**What the exercise asks**:
What is needed is an exact copy of every entry below, minus the images.
Start of Data provided
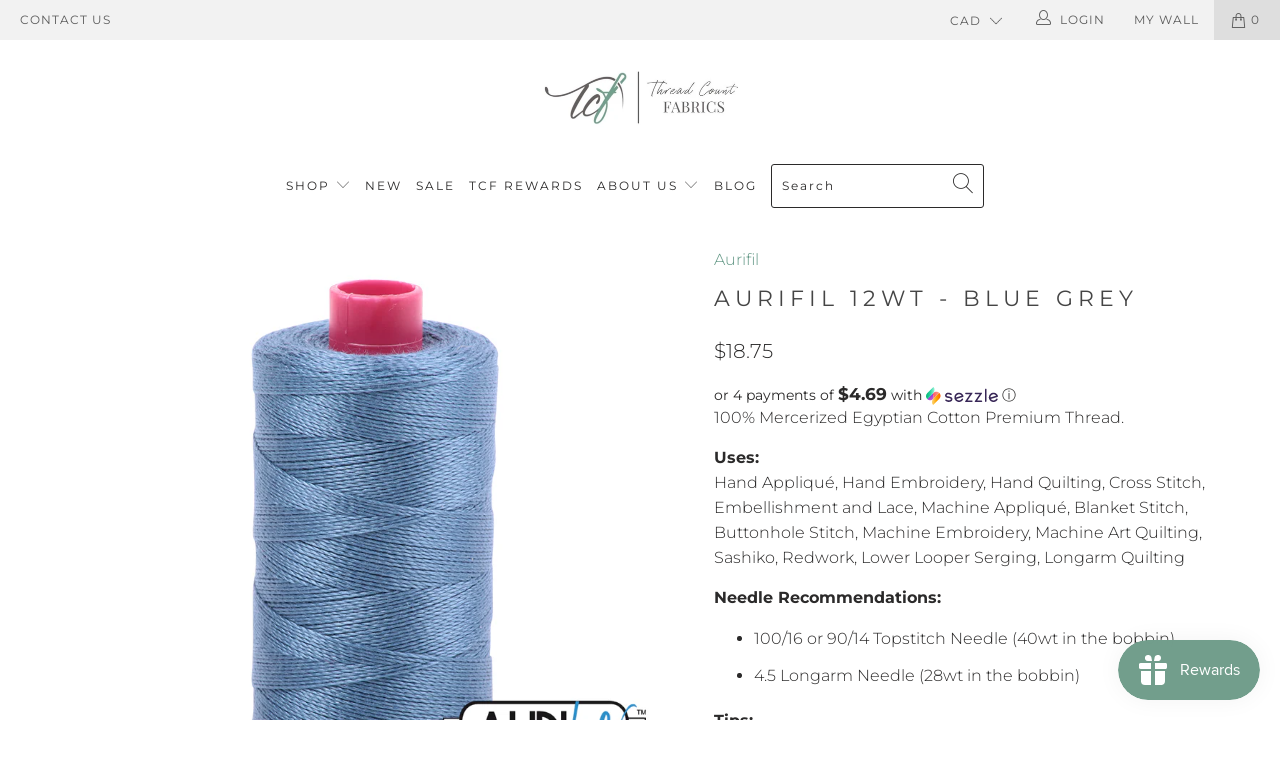

--- FILE ---
content_type: text/html; charset=UTF-8
request_url: https://front.smartwishlist.webmarked.net/v6/fetchstoredata.php?callback=jQuery34104342462912960867_1769428113896&store_domain=www.threadcountfabrics.ca&store_id=12032498&customer_id=0&_=1769428113897
body_size: 842
content:
jQuery34104342462912960867_1769428113896({"add_tooltip_text":"Add to &lt;a href=&#039;\/a\/mywall&#039;&gt;My Wall&lt;\/a&gt;","remove_tooltip_text":"Remove from &lt;a href=&#039;\/a\/mywall&#039;&gt;My Wall&lt;\/a&gt;","wishlist_icon_color":"#e7677e","wishlist_icon_hover_color":"#e7677e","wishlist_icon_name":"heart-o","wishlist_icon_hover_name":"heart","extra_icon_class_name":"","extra_icon_hover_class_name":"","use_extra_icon":"0","display_item_count":"0","use_custom_location":"0","custom_location":null,"tooltip_offset_x":"0px","tooltip_offset_y":"0px","proxy_base":"\/a\/mywall","tooltip_position":"top","display_tooltip":"1","display_topbadge":"1","topbadge_color":"#ffffff","topbadge_background_color":"#5b5b5b","topbadge_padding":"2px 6px","enable_accounts":"1","force_login":"0","extra_css_product":"span.topbadge {\r\n    vertical-align: middle !important;\r\n}\r\n.unbookmarked {\n    color: #e7677e !important;\n}\n\n.unbookmarked:hover {\n    color:  #e7677e;\n}\n\n.bookmarked {\n    color:  #e7677e;\n}\n\n.bookmarked:hover {\n    color:  #e7677e;\n}\n\n\n.tooltip-store-theme {\n\tborder-radius: 5px !important; \n\tborder: 1px solid #a79c9d !important;\n\tbackground: #a79c9d !important;\n\tcolor: #ffffff !important;\n}\n\n.tooltipster-content a {\n    color: #ffffff;\n    text-decoration: underline;\n}\n\n.tooltipster-content a:hover {\n    color: #ffffff;\n    text-decoration: underline;\n}\n\n.tooltipster-content a:visited {\n    color: #ffffff;\n    text-decoration: underline;\n}\n\n.tooltip-store-theme .tooltipster-content {\n    font-family: Montserrat !important;\n    font-size: 12px !important;\n}.smartwishlist{cursor:pointer;}","display_tooltip_productpage":"1","use_autosetup":"1","display_fixed_link":"0","swfl_html":"&lt;i class=&quot;fa fa-heart-o&quot;&gt;&lt;\/i&gt; My Wall","swfl_text":"&lt;i class=&quot;fa fa-heart-o&quot;&gt;&lt;\/i&gt; My Wall","swfl_orientation_desktop":"vertical","swfl_position_desktop":"left","swfl_margin_desktop":"bottom","swfl_margin_value_desktop":"40%","swfl_background_color":"#50b291","swfl_text_color":"#ffffff","swpbutton_type":"2","swpbutton_add_text":"Add to My Wall","swpbutton_remove_text":"Remove from My Wall","swpbutton_font_family":"Montserrat","swpbutton_label_fontsize":"14px","swpbutton_icon_fontsize":"14px","swpbutton3_color":"#ffffff","swpbutton3_background_color":"#37478e","swpbutton3_radius":"4px","swpbutton3_width_desktop":"200px","swpbutton3_width_mobile":"100%","swpbutton3_height":"40px","optimize_swpbutton_mobile":"1","mobile_max_width":"500px","disable_notification":"0","wishlist_items":[]});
End of Data provided
**Task solution**:
--- FILE ---
content_type: text/html; charset=UTF-8
request_url: https://front.smartwishlist.webmarked.net/v6/fetchstoredata.php?callback=jQuery34104342462912960867_1769428113896&store_domain=www.threadcountfabrics.ca&store_id=12032498&customer_id=0&_=1769428113897
body_size: 842
content:
jQuery34104342462912960867_1769428113896({"add_tooltip_text":"Add to &lt;a href=&#039;\/a\/mywall&#039;&gt;My Wall&lt;\/a&gt;","remove_tooltip_text":"Remove from &lt;a href=&#039;\/a\/mywall&#039;&gt;My Wall&lt;\/a&gt;","wishlist_icon_color":"#e7677e","wishlist_icon_hover_color":"#e7677e","wishlist_icon_name":"heart-o","wishlist_icon_hover_name":"heart","extra_icon_class_name":"","extra_icon_hover_class_name":"","use_extra_icon":"0","display_item_count":"0","use_custom_location":"0","custom_location":null,"tooltip_offset_x":"0px","tooltip_offset_y":"0px","proxy_base":"\/a\/mywall","tooltip_position":"top","display_tooltip":"1","display_topbadge":"1","topbadge_color":"#ffffff","topbadge_background_color":"#5b5b5b","topbadge_padding":"2px 6px","enable_accounts":"1","force_login":"0","extra_css_product":"span.topbadge {\r\n    vertical-align: middle !important;\r\n}\r\n.unbookmarked {\n    color: #e7677e !important;\n}\n\n.unbookmarked:hover {\n    color:  #e7677e;\n}\n\n.bookmarked {\n    color:  #e7677e;\n}\n\n.bookmarked:hover {\n    color:  #e7677e;\n}\n\n\n.tooltip-store-theme {\n\tborder-radius: 5px !important; \n\tborder: 1px solid #a79c9d !important;\n\tbackground: #a79c9d !important;\n\tcolor: #ffffff !important;\n}\n\n.tooltipster-content a {\n    color: #ffffff;\n    text-decoration: underline;\n}\n\n.tooltipster-content a:hover {\n    color: #ffffff;\n    text-decoration: underline;\n}\n\n.tooltipster-content a:visited {\n    color: #ffffff;\n    text-decoration: underline;\n}\n\n.tooltip-store-theme .tooltipster-content {\n    font-family: Montserrat !important;\n    font-size: 12px !important;\n}.smartwishlist{cursor:pointer;}","display_tooltip_productpage":"1","use_autosetup":"1","display_fixed_link":"0","swfl_html":"&lt;i class=&quot;fa fa-heart-o&quot;&gt;&lt;\/i&gt; My Wall","swfl_text":"&lt;i class=&quot;fa fa-heart-o&quot;&gt;&lt;\/i&gt; My Wall","swfl_orientation_desktop":"vertical","swfl_position_desktop":"left","swfl_margin_desktop":"bottom","swfl_margin_value_desktop":"40%","swfl_background_color":"#50b291","swfl_text_color":"#ffffff","swpbutton_type":"2","swpbutton_add_text":"Add to My Wall","swpbutton_remove_text":"Remove from My Wall","swpbutton_font_family":"Montserrat","swpbutton_label_fontsize":"14px","swpbutton_icon_fontsize":"14px","swpbutton3_color":"#ffffff","swpbutton3_background_color":"#37478e","swpbutton3_radius":"4px","swpbutton3_width_desktop":"200px","swpbutton3_width_mobile":"100%","swpbutton3_height":"40px","optimize_swpbutton_mobile":"1","mobile_max_width":"500px","disable_notification":"0","wishlist_items":[]});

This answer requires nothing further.